## What the task asks
Could you copy exactly the lines below, beginning at the line with "Hawaii-Luau-Company-dancesunset" and stopping after the line with "С любого ракурса", with no pictures?

## Data extracts
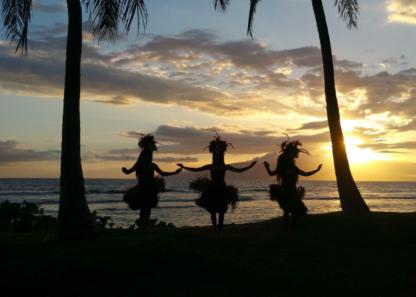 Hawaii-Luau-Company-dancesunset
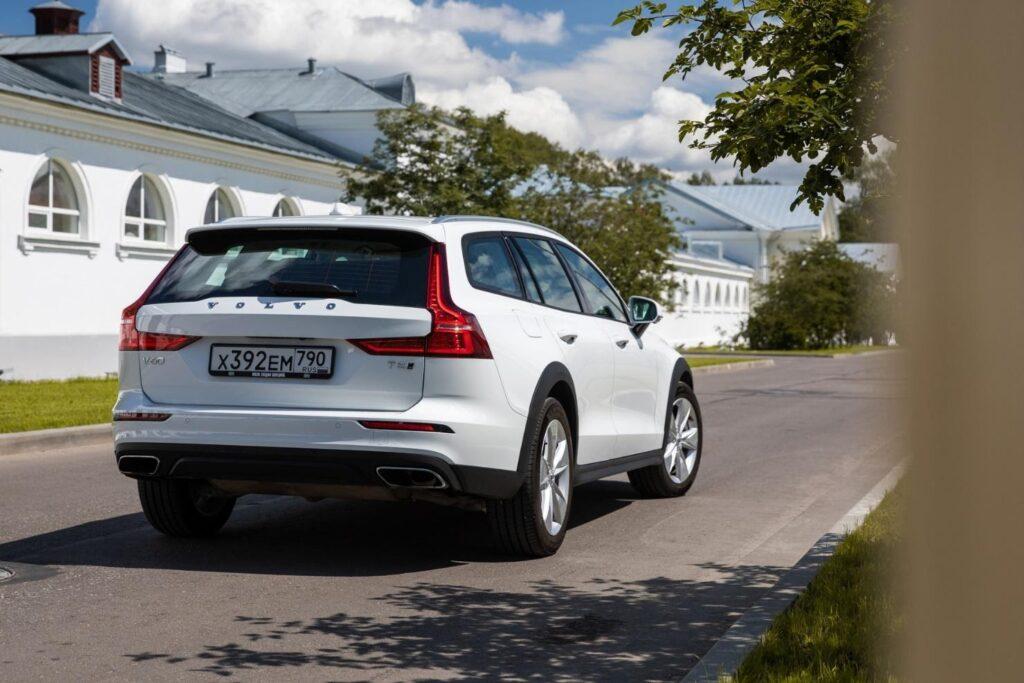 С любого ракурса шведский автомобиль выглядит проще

...

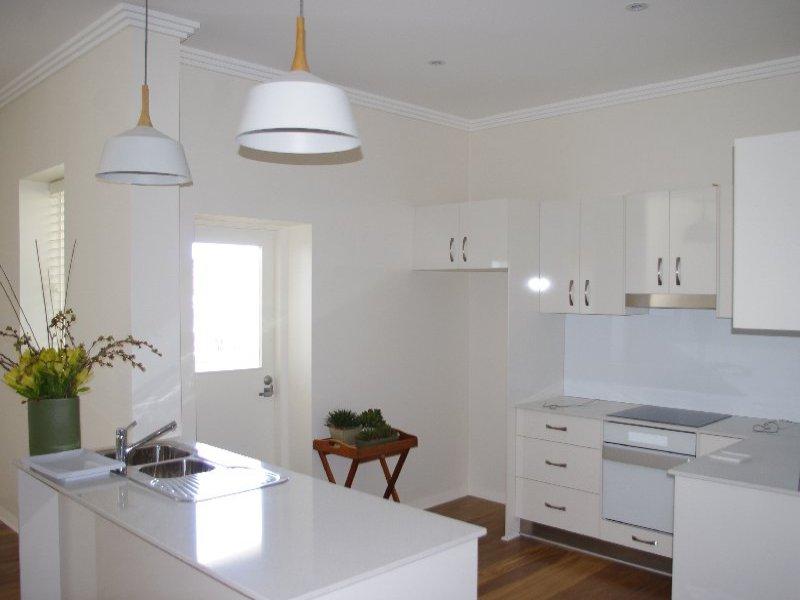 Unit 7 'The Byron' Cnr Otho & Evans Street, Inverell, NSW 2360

## Answer to the exercise
 Hawaii-Luau-Company-dancesunset
 С любого ракурса шведский автомобиль выглядит проще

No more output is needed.